Bugünkü görüşmelerimizde 15 Temmuz darbe girişiminden sonraki gelişmeleri değerlendirme fırsatımız oldu ve bu süreçte Avrupa Konseyi’yle işbirliğimizi değerlendirdik. Ayrıca Türkiye-Avrupa Birliği ilişkileri, -ki Danimarka Türkiye’nin Avrupa Birliği üyeliğine her zaman güçlü destek vermiştir- Türkiye’yle Avrupa Birliği arasındaki göç anlaşması ve Geri Kabul ve Vize Serbestisi Anlaşmaları’ nın uygulanması sürecini de değerlendirdik.

Suriye’deki süreci ele aldık, özellikle DEAŞ’a yönelik operasyonlarımızı, Türkiye’nin de desteklediği Fırat Kalkanı Operasyonu’nu gündemimize aldık ve Danimarka’nın Türkiye’nin DEAŞ’a operasyonlarına yönelik desteğini bir kere daha duymaktan mutluluk duyduk.
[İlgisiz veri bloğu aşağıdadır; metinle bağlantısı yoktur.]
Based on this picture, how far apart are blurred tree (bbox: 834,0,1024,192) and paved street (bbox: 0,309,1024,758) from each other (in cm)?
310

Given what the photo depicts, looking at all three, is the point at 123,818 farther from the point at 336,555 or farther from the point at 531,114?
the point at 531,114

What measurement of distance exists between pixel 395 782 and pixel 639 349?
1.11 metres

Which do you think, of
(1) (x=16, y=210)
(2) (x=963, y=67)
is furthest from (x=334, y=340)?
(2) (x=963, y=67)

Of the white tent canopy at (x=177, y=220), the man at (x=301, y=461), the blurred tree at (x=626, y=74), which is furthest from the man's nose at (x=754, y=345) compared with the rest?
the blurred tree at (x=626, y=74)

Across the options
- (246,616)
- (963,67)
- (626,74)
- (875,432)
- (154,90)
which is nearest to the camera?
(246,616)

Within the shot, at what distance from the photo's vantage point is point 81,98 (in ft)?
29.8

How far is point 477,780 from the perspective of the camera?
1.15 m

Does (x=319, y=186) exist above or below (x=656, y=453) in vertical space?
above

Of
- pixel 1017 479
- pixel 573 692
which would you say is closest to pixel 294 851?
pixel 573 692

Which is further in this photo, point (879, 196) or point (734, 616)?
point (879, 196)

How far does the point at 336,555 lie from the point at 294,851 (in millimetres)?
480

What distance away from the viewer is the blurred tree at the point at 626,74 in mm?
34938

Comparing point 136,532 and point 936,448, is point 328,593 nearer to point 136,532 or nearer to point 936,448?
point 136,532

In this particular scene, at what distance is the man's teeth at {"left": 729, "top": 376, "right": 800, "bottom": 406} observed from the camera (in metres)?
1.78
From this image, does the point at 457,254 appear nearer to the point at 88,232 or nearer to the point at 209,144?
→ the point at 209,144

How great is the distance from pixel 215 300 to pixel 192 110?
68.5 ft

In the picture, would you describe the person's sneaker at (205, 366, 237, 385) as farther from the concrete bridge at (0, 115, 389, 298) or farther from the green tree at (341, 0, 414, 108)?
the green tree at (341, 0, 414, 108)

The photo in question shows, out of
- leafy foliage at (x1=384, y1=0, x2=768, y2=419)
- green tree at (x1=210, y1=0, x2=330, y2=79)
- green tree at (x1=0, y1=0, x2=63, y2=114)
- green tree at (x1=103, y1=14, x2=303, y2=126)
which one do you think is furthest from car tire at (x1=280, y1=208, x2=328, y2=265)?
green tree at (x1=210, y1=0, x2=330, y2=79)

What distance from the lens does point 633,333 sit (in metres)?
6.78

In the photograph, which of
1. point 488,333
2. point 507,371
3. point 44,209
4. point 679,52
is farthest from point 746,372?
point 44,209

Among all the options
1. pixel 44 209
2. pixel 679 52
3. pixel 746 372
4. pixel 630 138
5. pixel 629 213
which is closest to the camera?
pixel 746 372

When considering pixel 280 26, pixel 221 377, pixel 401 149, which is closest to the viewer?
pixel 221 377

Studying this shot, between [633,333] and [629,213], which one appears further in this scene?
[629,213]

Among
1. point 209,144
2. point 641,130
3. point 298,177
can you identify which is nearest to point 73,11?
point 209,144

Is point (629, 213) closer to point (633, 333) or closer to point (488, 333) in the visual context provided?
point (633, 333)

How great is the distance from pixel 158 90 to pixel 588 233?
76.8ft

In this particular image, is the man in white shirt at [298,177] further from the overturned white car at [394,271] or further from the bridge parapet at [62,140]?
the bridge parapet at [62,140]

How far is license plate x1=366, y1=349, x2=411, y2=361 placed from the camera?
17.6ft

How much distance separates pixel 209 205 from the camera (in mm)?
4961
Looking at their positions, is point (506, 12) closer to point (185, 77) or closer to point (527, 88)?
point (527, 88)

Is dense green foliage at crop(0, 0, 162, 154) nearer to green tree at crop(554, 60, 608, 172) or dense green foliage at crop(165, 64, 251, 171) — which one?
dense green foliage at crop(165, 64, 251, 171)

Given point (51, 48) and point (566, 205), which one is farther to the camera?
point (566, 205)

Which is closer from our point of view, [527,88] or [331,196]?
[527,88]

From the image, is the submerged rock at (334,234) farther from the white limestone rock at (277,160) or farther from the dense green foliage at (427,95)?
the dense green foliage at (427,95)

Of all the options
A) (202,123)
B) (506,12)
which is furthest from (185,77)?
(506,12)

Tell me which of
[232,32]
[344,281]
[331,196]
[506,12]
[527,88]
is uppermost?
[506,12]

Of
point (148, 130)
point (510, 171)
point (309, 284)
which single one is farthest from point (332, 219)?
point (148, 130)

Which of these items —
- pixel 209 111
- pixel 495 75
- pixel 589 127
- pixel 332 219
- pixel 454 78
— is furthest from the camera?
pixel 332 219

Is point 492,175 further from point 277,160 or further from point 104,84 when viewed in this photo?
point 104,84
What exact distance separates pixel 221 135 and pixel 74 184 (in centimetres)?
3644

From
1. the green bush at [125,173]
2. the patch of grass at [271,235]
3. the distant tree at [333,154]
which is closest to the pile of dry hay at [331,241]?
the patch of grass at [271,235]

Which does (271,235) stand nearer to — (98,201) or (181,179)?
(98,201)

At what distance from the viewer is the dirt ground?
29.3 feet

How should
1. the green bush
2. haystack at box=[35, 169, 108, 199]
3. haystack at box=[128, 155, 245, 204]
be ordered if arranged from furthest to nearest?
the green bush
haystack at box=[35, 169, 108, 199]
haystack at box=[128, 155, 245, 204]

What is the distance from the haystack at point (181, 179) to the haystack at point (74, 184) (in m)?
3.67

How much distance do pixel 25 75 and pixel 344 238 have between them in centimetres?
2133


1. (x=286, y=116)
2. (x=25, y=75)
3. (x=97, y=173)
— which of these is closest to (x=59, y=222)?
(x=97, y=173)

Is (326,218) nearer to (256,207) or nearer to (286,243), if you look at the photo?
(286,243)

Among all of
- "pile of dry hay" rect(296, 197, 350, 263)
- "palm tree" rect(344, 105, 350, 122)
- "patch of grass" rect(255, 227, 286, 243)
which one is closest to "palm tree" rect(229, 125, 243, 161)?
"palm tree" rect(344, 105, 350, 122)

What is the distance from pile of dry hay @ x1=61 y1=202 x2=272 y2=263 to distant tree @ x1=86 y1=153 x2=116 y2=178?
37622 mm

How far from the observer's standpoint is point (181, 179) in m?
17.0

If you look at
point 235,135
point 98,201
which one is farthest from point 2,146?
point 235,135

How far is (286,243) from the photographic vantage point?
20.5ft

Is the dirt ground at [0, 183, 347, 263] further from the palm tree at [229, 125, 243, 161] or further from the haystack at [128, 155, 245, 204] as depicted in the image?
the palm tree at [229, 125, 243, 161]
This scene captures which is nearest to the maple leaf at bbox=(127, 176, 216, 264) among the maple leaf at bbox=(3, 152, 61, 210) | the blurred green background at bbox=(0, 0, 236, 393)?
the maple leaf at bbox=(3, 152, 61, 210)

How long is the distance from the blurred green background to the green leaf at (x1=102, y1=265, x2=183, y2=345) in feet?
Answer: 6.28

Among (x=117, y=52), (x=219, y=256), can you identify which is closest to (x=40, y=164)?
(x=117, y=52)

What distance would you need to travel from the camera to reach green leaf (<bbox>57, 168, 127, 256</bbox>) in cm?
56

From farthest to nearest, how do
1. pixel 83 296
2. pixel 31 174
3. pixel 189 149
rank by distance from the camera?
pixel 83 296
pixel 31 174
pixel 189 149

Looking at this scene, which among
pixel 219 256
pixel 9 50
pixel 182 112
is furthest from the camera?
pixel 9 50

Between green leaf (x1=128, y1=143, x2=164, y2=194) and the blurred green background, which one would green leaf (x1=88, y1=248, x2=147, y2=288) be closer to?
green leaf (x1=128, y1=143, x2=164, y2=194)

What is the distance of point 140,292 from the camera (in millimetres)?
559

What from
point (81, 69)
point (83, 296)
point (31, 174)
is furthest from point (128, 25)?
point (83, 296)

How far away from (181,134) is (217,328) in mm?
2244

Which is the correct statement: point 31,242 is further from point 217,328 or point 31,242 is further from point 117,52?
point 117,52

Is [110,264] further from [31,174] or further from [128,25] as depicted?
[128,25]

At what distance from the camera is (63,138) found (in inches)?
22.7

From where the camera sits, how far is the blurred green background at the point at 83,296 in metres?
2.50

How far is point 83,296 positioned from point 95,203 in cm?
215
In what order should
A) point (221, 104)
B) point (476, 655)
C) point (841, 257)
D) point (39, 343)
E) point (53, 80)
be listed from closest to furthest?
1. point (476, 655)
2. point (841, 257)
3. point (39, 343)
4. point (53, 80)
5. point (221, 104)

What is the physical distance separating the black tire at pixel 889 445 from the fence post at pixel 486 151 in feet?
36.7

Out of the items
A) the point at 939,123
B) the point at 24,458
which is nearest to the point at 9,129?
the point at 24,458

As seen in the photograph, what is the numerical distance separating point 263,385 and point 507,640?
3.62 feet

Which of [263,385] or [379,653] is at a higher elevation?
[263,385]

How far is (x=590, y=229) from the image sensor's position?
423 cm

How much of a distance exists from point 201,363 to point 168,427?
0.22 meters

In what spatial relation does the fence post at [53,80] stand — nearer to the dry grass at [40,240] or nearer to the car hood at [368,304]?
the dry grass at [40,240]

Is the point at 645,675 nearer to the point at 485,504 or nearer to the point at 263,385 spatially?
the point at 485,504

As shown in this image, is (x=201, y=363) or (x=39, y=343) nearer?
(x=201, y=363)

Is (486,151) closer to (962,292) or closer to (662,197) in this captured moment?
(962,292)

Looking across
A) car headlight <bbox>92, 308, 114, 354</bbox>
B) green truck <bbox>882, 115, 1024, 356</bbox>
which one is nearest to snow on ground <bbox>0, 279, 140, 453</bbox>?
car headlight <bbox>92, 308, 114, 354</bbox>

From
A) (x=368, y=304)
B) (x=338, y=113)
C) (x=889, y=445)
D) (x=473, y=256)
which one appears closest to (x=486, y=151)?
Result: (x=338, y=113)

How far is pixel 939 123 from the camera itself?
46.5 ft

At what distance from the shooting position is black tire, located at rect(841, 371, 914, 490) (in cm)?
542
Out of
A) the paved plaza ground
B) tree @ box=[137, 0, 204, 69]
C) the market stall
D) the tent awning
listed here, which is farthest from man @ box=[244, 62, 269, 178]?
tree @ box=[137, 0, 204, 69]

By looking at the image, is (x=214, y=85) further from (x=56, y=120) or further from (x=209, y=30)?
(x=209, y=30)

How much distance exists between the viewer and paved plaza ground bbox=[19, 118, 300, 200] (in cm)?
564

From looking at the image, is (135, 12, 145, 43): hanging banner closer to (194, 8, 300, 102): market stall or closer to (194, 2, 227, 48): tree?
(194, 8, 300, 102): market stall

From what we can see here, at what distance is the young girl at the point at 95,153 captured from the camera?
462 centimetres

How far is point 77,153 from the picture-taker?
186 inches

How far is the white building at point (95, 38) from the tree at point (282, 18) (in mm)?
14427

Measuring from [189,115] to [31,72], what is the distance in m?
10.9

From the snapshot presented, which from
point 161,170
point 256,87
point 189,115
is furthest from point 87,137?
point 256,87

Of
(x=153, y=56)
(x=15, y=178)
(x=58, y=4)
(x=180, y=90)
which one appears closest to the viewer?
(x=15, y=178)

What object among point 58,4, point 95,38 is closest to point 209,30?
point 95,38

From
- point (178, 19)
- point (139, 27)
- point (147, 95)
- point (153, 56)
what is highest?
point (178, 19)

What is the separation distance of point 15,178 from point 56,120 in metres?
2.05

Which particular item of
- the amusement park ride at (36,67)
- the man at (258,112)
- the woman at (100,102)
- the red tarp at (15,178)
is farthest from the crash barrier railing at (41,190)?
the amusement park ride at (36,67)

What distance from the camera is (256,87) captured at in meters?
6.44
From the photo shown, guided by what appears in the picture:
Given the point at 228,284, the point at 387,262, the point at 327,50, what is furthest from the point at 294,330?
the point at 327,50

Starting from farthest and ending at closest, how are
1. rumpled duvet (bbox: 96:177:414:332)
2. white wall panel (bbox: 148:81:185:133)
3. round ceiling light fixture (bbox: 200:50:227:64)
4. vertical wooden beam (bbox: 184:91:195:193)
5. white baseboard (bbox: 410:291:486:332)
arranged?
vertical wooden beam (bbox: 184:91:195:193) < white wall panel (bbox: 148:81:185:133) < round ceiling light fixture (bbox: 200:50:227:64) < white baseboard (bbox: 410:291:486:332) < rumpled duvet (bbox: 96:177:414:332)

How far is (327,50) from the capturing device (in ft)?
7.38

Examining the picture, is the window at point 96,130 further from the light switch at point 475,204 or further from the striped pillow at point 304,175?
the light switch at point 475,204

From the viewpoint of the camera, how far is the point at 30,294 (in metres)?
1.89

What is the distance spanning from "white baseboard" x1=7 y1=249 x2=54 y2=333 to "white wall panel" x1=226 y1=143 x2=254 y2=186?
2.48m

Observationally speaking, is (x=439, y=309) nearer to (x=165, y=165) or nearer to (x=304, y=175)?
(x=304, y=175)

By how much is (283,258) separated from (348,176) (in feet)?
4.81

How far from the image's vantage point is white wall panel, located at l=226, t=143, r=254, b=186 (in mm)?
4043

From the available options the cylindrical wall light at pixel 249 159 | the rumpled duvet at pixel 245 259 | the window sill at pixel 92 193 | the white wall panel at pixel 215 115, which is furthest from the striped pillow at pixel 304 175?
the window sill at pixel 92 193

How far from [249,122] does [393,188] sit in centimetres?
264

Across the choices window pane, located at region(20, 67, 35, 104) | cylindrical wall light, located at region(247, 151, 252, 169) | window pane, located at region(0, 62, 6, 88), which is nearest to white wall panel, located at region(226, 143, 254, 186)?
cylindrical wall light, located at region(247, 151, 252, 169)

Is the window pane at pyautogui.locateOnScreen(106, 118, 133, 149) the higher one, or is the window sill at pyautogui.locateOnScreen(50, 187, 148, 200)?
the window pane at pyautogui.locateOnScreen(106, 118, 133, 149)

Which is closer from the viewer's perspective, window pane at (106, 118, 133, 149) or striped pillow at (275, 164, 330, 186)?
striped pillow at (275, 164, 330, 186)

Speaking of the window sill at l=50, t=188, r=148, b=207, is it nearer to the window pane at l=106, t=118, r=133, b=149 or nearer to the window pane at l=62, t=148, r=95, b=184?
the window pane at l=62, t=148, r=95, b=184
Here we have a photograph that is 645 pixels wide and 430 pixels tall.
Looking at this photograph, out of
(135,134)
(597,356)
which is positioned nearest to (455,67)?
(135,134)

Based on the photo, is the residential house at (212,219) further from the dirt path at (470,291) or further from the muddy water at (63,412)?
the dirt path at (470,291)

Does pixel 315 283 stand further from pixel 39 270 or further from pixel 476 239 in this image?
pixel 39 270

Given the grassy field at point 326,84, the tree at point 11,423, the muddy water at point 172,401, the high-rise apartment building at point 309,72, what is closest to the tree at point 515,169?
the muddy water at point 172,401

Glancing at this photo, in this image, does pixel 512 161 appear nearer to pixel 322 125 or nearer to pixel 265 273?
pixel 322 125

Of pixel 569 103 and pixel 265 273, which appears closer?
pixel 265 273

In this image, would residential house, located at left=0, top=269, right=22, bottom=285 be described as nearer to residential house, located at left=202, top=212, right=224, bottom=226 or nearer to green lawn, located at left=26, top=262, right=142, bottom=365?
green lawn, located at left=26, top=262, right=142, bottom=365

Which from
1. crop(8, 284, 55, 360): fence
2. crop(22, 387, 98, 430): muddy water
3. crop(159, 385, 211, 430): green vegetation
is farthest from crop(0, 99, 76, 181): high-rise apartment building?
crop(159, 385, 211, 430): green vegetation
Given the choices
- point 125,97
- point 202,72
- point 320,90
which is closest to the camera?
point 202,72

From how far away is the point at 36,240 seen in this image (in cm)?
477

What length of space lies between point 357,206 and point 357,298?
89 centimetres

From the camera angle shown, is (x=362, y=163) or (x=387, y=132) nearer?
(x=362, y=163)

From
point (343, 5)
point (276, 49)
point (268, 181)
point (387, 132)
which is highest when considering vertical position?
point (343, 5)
Esasen DEAŞ’a karşı yönelik koalisyona en aktif katkı sağlayan ülkelerden bir tanesi Danimarka’dır. İncirlik Üssünde Danimarka F-16’ları ve gerekli personel mevcuttur ve DEAŞ’a yönelik operasyonlara aktif bir şekilde katılmaktadır.

NATO içinde birçok alanda Danimarka’yla işbirliğimiz devam etmektedir. NATO’nun faaliyetlerine, özellikle Afganistan dahil birçok bölgedeki faaliyetlerine en çok ve en aktif katılım sağlayan iki müttefikiz ve bundan sonraki süreçte de işbirliğimiz devam edecek.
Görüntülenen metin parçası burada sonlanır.